MİTOLOJİDEN İLHAM ALAN SANAT ESERLERİ
Derleyen: Nilgün Karataş

Gustav Klimt’in Danaë tablosunu ilk gördüğümde, mitolojik bir sahneden çok, bir kadının kendi içine doğru kıvrılmış derin bir rüyasının açıldığını hissetmiştim. Klimt’in altın varaklı dünyası, çoğu zaman gösterişli bir ışıltı gibi okunur ama burada ışığın tonu başka; daha içe kapanık, daha mahrem, daha sessiz.
Mitolojide Zeus’un altın yağmuru olarak Danaë’nin hücresine inişi, çoğu anlatıda tanrısal bir güç gösterisi olarak geçer. Oysa Klimt, bu hikâyeyi başka bir yerden kuruyor. Altın, Danaë’nin üzerine gelmiyor; sanki onun içinden yükseliyor. Kadının kıvrımlı bedeni dışarıya kapalı görünse de, iç dünyasına tamamen açık. Uykuyla uyanıklık arasında, arzuyla teslimiyet arasında duran bir hâl… Klimt’in mor ve bakırın derin tonlarıyla kurduğu atmosfer, mitolojik bir olayı değil, kadının kendi içsel dönüşümünü izliyormuşuz hissini yaratıyor.
Danaë’nin yüzündeki dingin ifade, tanrısal bir dokunuşun verdiği hülyalı mutluluğa değil, içsel bir kabul hâline benziyor. Klimt’in kadınlara duyduğu hayranlık, onları “sırlarla dolu bir merkez” olarak görmesi burada çok net hissediliyor: Danaë, kendi mitini içinden yazan bir kadın gibi duruyor.

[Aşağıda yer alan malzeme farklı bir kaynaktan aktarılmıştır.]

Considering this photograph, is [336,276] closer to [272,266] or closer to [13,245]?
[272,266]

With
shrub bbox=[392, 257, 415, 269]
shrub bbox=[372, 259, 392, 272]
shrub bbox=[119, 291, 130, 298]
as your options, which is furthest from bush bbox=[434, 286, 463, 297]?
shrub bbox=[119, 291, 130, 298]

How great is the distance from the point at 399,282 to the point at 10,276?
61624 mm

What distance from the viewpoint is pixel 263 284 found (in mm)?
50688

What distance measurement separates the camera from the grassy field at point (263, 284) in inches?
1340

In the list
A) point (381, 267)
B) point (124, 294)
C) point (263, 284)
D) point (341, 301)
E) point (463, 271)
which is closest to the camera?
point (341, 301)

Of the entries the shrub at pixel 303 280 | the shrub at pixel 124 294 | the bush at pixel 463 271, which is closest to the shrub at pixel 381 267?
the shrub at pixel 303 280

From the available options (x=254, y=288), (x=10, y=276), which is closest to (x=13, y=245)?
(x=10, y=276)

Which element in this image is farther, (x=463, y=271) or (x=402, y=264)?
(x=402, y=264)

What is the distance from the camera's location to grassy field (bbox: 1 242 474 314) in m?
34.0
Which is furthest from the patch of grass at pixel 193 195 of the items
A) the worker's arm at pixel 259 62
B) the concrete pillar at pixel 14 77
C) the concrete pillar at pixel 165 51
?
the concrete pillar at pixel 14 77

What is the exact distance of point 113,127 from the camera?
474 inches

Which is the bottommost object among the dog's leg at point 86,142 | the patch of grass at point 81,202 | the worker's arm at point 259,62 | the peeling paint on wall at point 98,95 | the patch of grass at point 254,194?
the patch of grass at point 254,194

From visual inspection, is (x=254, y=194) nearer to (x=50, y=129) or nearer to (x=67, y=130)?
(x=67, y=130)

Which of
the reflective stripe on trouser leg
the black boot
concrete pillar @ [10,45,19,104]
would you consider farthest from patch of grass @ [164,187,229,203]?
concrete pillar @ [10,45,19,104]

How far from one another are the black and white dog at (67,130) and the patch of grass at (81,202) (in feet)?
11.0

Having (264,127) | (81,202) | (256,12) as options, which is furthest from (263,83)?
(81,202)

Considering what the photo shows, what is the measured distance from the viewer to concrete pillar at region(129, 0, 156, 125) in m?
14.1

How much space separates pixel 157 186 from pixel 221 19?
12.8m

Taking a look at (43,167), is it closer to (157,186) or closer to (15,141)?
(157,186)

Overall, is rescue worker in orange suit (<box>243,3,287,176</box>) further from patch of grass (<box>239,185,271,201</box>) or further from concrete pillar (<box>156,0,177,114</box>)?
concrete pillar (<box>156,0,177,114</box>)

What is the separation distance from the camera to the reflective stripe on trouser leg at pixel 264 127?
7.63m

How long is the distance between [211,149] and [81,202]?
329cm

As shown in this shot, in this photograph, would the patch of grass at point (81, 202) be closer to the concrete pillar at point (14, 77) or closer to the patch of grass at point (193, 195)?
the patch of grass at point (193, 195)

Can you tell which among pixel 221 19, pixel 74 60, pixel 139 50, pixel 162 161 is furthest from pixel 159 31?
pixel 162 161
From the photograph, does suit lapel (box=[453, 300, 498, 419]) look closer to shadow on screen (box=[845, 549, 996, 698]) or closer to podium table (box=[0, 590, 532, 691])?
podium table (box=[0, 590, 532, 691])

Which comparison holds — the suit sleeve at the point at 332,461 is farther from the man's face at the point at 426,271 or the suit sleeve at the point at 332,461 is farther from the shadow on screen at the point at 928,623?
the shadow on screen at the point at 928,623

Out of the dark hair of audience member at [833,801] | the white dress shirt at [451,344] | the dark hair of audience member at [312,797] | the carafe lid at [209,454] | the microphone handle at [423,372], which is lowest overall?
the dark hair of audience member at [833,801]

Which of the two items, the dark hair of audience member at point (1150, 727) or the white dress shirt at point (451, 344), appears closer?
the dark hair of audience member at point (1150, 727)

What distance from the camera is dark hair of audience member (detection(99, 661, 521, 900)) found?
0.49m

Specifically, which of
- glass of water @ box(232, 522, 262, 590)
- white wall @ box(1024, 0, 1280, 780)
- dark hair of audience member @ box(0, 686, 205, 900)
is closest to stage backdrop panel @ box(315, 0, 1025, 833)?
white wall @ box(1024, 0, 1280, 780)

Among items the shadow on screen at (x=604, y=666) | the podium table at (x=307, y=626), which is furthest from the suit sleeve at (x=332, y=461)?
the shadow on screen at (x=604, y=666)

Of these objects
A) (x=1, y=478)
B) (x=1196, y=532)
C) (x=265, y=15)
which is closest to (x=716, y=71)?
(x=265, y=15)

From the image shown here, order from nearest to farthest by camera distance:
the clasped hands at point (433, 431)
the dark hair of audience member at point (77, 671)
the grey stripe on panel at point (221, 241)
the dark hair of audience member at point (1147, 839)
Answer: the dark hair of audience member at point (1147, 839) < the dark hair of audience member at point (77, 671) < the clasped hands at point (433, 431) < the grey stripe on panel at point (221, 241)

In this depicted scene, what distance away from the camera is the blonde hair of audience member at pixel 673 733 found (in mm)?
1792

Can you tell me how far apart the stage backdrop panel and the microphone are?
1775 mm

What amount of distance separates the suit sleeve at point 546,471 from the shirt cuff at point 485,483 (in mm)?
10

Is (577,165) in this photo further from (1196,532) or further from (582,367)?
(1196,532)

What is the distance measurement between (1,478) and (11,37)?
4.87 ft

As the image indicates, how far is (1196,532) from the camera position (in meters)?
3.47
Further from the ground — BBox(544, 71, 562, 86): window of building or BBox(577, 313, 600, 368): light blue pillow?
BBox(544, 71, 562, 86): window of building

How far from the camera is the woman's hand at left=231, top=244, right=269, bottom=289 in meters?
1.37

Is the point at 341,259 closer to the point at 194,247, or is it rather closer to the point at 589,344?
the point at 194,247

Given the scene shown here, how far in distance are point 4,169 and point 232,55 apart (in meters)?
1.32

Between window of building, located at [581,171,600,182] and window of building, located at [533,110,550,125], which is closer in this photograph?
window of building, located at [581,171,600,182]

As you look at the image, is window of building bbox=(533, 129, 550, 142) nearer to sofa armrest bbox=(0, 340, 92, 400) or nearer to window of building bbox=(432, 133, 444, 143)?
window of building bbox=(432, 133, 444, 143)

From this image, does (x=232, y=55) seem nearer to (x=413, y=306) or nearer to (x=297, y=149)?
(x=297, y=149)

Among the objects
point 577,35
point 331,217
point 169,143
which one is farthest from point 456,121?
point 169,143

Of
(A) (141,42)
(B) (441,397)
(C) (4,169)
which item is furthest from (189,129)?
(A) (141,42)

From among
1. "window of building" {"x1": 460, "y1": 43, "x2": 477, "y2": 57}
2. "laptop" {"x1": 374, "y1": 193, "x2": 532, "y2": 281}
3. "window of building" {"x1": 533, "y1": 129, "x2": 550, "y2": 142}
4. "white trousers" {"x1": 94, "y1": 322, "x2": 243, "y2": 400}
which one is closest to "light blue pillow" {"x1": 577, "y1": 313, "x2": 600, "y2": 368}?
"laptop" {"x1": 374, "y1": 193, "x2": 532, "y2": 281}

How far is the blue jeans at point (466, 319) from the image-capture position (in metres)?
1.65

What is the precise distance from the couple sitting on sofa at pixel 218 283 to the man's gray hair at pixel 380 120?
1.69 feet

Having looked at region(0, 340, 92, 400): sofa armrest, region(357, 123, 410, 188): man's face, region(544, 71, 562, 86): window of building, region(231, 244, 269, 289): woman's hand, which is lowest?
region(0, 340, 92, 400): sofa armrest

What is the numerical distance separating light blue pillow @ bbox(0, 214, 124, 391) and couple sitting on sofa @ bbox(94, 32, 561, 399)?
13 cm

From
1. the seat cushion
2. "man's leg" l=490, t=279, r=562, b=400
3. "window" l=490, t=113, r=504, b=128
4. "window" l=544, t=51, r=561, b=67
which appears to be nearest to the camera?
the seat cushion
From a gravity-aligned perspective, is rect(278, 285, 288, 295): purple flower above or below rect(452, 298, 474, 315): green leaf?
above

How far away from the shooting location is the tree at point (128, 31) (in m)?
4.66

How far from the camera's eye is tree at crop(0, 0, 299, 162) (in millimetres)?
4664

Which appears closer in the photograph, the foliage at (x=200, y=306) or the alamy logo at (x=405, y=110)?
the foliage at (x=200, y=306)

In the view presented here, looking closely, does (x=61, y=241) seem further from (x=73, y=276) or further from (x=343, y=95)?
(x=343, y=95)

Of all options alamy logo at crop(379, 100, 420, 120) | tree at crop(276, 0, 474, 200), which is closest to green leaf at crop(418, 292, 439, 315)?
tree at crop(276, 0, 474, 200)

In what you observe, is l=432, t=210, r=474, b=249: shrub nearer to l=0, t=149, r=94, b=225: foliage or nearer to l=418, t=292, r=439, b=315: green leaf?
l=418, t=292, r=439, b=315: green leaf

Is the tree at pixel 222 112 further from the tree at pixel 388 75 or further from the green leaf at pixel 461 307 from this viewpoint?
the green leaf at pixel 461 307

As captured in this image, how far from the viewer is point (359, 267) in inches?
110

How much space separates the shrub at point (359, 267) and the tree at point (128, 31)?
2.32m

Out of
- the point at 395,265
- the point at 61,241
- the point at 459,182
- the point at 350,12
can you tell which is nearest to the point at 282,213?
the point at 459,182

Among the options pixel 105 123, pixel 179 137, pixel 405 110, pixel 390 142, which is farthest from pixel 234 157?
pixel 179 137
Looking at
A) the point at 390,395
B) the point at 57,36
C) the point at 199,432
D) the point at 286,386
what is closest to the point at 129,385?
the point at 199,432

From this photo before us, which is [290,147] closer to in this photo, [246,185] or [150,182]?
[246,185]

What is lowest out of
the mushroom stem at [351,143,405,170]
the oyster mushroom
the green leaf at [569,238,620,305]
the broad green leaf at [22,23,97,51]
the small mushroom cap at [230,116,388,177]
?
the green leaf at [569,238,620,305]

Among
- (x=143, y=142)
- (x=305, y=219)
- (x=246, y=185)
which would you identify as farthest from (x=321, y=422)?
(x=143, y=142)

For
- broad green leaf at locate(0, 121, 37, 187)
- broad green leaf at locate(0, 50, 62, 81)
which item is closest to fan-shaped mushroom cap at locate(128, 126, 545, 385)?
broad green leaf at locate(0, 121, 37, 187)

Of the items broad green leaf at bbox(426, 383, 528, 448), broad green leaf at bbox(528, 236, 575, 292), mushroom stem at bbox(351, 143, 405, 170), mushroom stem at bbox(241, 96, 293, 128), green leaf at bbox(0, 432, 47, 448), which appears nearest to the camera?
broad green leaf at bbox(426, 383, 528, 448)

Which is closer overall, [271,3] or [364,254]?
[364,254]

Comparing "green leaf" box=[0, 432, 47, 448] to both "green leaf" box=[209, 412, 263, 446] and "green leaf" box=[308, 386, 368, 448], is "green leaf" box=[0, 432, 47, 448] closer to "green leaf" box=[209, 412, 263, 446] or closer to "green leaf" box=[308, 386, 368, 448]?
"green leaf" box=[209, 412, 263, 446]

Gustav Klimt – Danaë (1907–08)
Teknik Bilgiler
• Sanatçı: Gustav Klimt
• Eser Adı: Danaë
• Yapım Yılı: 1907–1908
• Teknik: Tuval üzerine yağlıboya ve altın detaylar
• Boyut: Yaklaşık 77 × 83 cm
Nerede sergileniyor?
Danaë, bugün Viyana’daki Galerie Würthle koleksiyonunda bulunuyor ve dönem dönem farklı sergilere ödünç veriliyor. Klimt’in altın döneminin en etkileyici örneklerinden biri olduğu için Viyana’nın sanat seyahatlerinde özellikle aranan eserlerden.
Mitin Kısa Hikâyesi: Danaë ve Altın Yağmur
Argos Kralı Akrisios, erkek varisi olmadığı için Delfi Kehaneti’ne gider. Kehanet ona kızının bir oğlunun olacağını ve bu torunun kendisini öldüreceğini söyler. Kaderden kaçabileceğine inanan Akrisios, kızı Danaë’yi bronzdan yapılmış kapalı bir odaya —kimi anlatılarda yer altına gömülü bir odaya, kimi anlatılarda kule benzeri bir hücreye— kapatır.
Ancak Zeus, bu kapatılmışlığın içindeki güzelliğe âşık olur ve Danaë’nin yanına “altın yağmuru” biçiminde iner. Hikâyenin bazı antik versiyonlarında bu yağmur ışık, altın tozu ya da altın sikke olarak betimlenir; tümü aynı noktaya çıkar: Danaë hamile kalır ve kahraman Perseus dünyaya gelir.
Akrisios, kehanetin gerçekleşeceğinden korkar ama Zeus’un oğlunu öldürmeye de cesaret edemez. Bu yüzden daha dolaylı bir yolu seçer: Danaë ve bebeğini bir sandığa koyup denize bıraktırır. Fakat tanrılar onları korur; sandık sağ salim Serifos Adası’na ulaşır ve bir balıkçı olan Diktys tarafından bulunur.
Perseus büyüdüğünde Medusa’yı öldüren kahraman olacaktır; ancak kehanet hâlâ gölgededir. Yıllar sonra, bir spor müsabakasında diski yanlışlıkla dedesine isabet ettirir. Böylece Akrisios ölür ve kaçınılmaz olan gerçekleşir: Kehanet, tüm kaçış çabalarına rağmen tamamlanır.